But why firm? I don’t know. I think it’s to be sure we understand what it’s like being handled by an adjustable crescent wrench. It may not be comfortable but it’s better than an unadjustable crescent wrench. It also could be just that guys set the standards, and the guy standard for everything is that it should be done until someone weeps.
So that’s the long-term goal. Now to practical steps. First, with your handshakes, check that you have at least one hand. No one, however much they want a handshake from you, will fault you if you haven’t got hands. This is an out, by the way. If for some reason you can’t bear handshakes, then “accidentally” leave them back home when you go out. I don’t know how you’ll lock your door, sorry. Maybe you live in a good neighborhood.
Ready for a handshake, though? With the help of at least one other person — remember the lesson about applauding — get ready. First, hold up your handshaking hand. Spread your fingers out and then close them back until you feel comfortable. You feel comfortable when you can hold your fingers at that separation for at least 120 seconds without feeling strain. (Practice this before your actual handshaking! You want it to look automatic.) Reach your thumb out perpendicular to your hand, then touch your palm, at least two but not more than three times.
Reach your hand towards your handshake-partner’s, starting with your palm held vertical. Turn it slowly horizontal. Your model here is the Space Pan-Am spaceship space-docking in the Space Hilton from 2001: A Space Odyssey. With your space hand — sorry, hand — accidentally slipped into your partner’s sleeve, apologize. Tap your forehead and say you don’t know where your thoughts are today. You are “spaced out”, as they say. Smile with a glint in your eye. After a hearty chuckle go on about your post-handshake business.
Does it seem like the handshake’s gone wrong? You have good insights, my friend. The handshake has gone wrong, but this is what you want. By sharing in a “blunder” you’ve shared a very mild embarrassment with someone. They now see you as the partner in a special little moment of common humanity. They’ll like you more even though they have no actual reason to. And that is the secret true goal of shaking hands.
[ Me, thinking I’ve closed the essay file. ] Ha-ha! Got them all now, didn’t I? Now I can reveal my intrigue! They have forgotten that I am incompetently germ-phobic! I have always hated handshakes! I am using this as a chance to quash the habit for once and all! They have no choice now but to try hugging or just nodding nervously!
Every house on the block has had its lawn mowed the past three days. There’s maybe two houses that actually needed it, but I think everyone feels like they need to do something, and so Animal Crossing LARPing it is! The block smells pretty good for all that.
(In the next stage of Animal Crossing LARPing I catch a house centipede and set it outside, on the lawn of some other house, on a different block, the next town over.)
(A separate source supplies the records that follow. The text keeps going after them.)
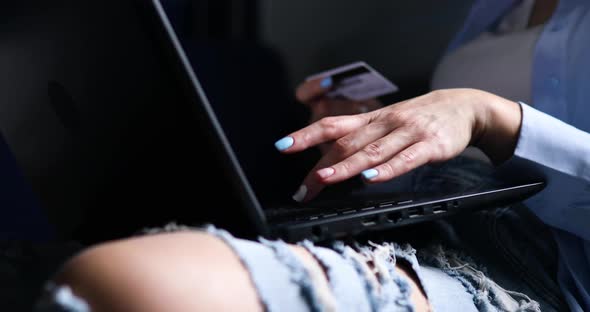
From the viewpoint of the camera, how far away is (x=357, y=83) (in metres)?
1.00

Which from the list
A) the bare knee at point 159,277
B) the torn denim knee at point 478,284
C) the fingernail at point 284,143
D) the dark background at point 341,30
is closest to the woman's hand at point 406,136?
the fingernail at point 284,143

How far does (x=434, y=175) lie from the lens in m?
0.85

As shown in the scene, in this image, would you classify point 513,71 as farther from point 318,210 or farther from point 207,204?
point 207,204

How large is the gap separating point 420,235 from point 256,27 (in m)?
0.98

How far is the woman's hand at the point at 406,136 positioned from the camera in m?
0.58

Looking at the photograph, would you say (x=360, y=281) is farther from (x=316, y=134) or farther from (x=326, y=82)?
(x=326, y=82)

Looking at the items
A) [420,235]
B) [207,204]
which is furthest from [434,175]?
[207,204]

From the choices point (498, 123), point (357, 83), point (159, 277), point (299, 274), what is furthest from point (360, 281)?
point (357, 83)

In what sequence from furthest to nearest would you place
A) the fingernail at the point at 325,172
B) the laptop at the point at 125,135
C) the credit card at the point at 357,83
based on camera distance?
the credit card at the point at 357,83 → the fingernail at the point at 325,172 → the laptop at the point at 125,135

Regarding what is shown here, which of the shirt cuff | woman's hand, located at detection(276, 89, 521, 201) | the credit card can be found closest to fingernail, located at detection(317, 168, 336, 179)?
woman's hand, located at detection(276, 89, 521, 201)

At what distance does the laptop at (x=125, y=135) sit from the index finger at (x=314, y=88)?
0.47m

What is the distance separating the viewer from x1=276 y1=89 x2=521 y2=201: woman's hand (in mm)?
582

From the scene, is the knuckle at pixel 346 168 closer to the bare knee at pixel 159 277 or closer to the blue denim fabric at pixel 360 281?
the blue denim fabric at pixel 360 281

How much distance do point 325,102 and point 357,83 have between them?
0.30 feet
The quarantine month has been a pretty tough time, as measured by how often we’ve had to go to the basement and berate cinder blocks. It’s a better coping mechanism than punching the cinder blocks was. The cinder blocks aren’t taking this personally. They know they’re there as support. Emotionally speaking, cinder blocks are bricks. I don’t say that cinder blocks are also literally bricks, because I’m afraid I’ll get in trouble with the brick enthusiast community. I don’t need someone explaining how something essential to bricks is incompatible with the nature of cinder blocks, because I would find that fascinating. I would read three different books, each at least 280 pages, on the history of bricks. I’m already enough of a caricature of myself. I do not need to become even more of that.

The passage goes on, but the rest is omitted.